文件: src/examples/function_call/demo_gemini_native.py

import os
from dotenv import load_dotenv
from google import genai
from google.genai import types

# 1. 加载环境变量
load_dotenv()
api_key = os.getenv("GOOGLE_API_KEY")

if not api_key:
    print("Error: GOOGLE_API_KEY not found in .env")
    exit(1)

# 2. 定义工具函数
def multiply(a: int, b: int) -> int:
    """Multiplies two integers."""
    return a * b

# Wrapper 类定义 (省略，见完整代码) ...

def main():
    # 3. 初始化 Client
    client = genai.Client(api_key=api_key)

    # 4. 配置模型参数 (预定义配置)
    my_config = types.GenerateContentConfig(
        tools=[multiply],
        tool_config=types.ToolConfig(
            function_calling_config=types.FunctionCallingConfig(
                mode=types.FunctionCallingConfigMode.ANY # 强制模型使用工具
            )
        )
    )

    # 5. 实例化封装后的 Model
    print("=== Demo: Native Gemini SDK (Wrapped Style) ===")
    my_model = GeminiModelWrapper(client, "gemini-2.5-pro", my_config)

    # 6. 调用
    query = "What is 123456 multiplied by 6854321?"
    print(f"User Question: {query}")

    response = my_model.generate(query)

    # 7. 解析结果
    print(f"\nResponse Text: {response.text}")

    # 检查 Function Calls
    if (response.candidates
        and response.candidates[0].content
        and response.candidates[0].content.parts):
        for part in response.candidates[0].content.parts:
            if part.function_call:
                fc = part.function_call
                print(f"\nFunction Call Detected:")
                print(f"  Name: {fc.name}")
                print(f"  Args: {fc.args}")
                
                # 增加对 fc.args 的非空检查以满足静态类型检查
                args = fc.args
                if fc.name == "multiply" and args is not None:
                    result = multiply(int(args['a']), int(args['b']))
                    print(f"  Execution Result: {result}")
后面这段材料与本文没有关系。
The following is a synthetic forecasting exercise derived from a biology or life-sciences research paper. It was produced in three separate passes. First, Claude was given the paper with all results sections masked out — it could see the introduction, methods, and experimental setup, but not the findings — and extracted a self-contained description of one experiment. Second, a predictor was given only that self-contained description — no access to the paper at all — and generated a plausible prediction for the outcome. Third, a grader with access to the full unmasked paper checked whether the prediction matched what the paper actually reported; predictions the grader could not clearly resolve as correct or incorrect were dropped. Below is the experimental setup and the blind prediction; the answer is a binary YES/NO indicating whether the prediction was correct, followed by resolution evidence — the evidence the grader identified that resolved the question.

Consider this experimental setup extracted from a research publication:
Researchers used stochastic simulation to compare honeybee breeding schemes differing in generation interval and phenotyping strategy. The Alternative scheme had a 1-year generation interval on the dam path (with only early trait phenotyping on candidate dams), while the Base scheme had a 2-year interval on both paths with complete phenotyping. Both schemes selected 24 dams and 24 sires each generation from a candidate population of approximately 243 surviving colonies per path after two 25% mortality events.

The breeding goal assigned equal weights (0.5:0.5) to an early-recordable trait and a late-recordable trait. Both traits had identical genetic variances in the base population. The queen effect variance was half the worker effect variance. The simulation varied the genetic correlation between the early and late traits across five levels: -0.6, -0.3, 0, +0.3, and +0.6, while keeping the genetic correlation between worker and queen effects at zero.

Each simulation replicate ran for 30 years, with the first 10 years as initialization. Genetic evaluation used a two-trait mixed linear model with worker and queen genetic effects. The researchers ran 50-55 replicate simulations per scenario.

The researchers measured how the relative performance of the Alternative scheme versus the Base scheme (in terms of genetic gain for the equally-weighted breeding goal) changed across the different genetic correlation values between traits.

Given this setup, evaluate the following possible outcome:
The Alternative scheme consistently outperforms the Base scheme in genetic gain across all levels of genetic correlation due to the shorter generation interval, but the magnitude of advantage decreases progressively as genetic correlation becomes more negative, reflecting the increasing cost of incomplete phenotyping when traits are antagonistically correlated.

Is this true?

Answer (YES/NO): YES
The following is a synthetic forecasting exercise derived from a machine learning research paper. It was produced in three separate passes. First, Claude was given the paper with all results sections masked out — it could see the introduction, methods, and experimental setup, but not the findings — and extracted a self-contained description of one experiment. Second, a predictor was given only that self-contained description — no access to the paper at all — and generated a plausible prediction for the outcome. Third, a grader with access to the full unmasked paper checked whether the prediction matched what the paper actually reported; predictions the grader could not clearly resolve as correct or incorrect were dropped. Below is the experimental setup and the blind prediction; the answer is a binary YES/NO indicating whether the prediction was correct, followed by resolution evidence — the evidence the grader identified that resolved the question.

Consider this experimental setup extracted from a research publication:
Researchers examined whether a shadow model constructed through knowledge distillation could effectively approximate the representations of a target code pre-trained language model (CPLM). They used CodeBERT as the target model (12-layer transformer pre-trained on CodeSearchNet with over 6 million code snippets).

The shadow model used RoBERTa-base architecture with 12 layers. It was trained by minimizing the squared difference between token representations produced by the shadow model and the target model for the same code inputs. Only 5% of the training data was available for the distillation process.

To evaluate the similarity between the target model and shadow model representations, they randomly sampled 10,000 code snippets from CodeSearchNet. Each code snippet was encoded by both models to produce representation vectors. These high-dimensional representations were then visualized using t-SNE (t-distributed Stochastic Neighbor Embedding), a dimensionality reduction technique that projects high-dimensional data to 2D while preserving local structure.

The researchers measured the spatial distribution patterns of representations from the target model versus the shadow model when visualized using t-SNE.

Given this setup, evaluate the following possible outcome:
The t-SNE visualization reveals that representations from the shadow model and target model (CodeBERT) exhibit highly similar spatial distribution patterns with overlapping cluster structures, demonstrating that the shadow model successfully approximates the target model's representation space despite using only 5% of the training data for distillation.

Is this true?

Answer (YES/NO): YES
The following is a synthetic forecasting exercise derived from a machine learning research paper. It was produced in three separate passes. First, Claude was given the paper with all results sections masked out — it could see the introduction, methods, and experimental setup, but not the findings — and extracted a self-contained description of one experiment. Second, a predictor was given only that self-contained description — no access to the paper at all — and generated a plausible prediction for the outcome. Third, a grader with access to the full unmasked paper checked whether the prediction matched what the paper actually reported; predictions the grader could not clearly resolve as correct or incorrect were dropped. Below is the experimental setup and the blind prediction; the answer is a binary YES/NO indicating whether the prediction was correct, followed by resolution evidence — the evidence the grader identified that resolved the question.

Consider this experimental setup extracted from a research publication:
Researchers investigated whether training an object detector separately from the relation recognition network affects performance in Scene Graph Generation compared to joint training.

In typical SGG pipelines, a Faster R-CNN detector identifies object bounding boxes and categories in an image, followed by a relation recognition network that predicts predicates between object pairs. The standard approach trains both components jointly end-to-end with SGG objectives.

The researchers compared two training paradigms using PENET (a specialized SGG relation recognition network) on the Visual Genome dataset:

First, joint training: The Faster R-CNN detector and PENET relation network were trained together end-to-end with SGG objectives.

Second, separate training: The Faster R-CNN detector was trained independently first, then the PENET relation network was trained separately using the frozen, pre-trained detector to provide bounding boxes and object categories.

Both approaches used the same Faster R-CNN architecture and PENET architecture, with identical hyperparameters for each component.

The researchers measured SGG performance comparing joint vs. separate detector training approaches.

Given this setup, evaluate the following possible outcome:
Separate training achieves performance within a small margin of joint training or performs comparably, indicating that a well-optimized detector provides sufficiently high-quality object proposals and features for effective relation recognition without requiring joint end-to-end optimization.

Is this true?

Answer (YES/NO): YES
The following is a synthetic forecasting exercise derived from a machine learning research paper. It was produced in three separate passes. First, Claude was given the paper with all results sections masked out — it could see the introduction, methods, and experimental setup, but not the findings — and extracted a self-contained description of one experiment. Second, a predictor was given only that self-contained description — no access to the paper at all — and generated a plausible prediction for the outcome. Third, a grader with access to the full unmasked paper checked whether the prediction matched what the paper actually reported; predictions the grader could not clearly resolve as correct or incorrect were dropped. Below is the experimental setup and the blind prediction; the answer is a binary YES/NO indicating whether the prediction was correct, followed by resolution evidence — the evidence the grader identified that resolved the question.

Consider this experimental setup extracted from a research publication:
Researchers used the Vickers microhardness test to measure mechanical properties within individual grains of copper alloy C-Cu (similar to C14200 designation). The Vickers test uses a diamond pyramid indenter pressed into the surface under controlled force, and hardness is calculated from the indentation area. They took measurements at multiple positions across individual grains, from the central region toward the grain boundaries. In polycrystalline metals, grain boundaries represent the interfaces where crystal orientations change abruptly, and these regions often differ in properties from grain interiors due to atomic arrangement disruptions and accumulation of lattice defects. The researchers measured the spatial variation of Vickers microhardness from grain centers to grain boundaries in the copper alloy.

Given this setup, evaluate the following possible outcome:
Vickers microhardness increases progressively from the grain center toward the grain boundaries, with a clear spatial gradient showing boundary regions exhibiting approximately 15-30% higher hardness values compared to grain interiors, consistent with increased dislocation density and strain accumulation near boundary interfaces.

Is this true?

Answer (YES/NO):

if __name__ == "__main__":
    main()

深度代码解析

genai.Client:
- 作用: Google GenAI V1 SDK 的核心入口。
types.GenerateContentConfig:
- 作用: 用于配置生成请求的参数。
- tools=[multiply]: 这里的亮点是，Google SDK 能够直接接受 Python 函数作为工具列表，它内部会自动反射生成 JSON Schema，无需手动编写 Schema。
mode=types.FunctionCallingConfigMode.ANY:
- 作用: 强制模式。这告诉模型：“不管用户问什么，你必须调用一个工具，不准直接回答文本”。
- 场景: 当你明确知道这一步必须执行动作（如计算、查询）时使用。默认是 AUTO（模型自己决定用不用）。
part.function_call:
- 作用: SDK 将返回的 JSON 指令反序列化为 Python 对象。
- 属性: 包含 name (函数名) 和 args (参数字典)。这使得参数提取变得非常安全和简单。

7. 常见误区 (Myth Busting)

❌ 误区：LLM 只要联网就能自己调用工具。
- ✅ 真相：LLM 必须由开发者显式地提供工具定义，并在代码中显式地执行工具。它自己没有手。
❌ 误区：Function Call 只能调用 Python 函数。
- ✅ 真相：Function Call 只是输出文本指令。你的后端可以用 Python、Java、Go 甚至 Shell 脚本来执行这个指令。
❌ 误区：模型会无条件执行任何工具。
- ✅ 真相：模型会根据 Prompt 和上下文判断。但这也带来了安全风险（Prompt Injection）。千万不要给 LLM 一个 delete_database() 的工具而不加权限控制！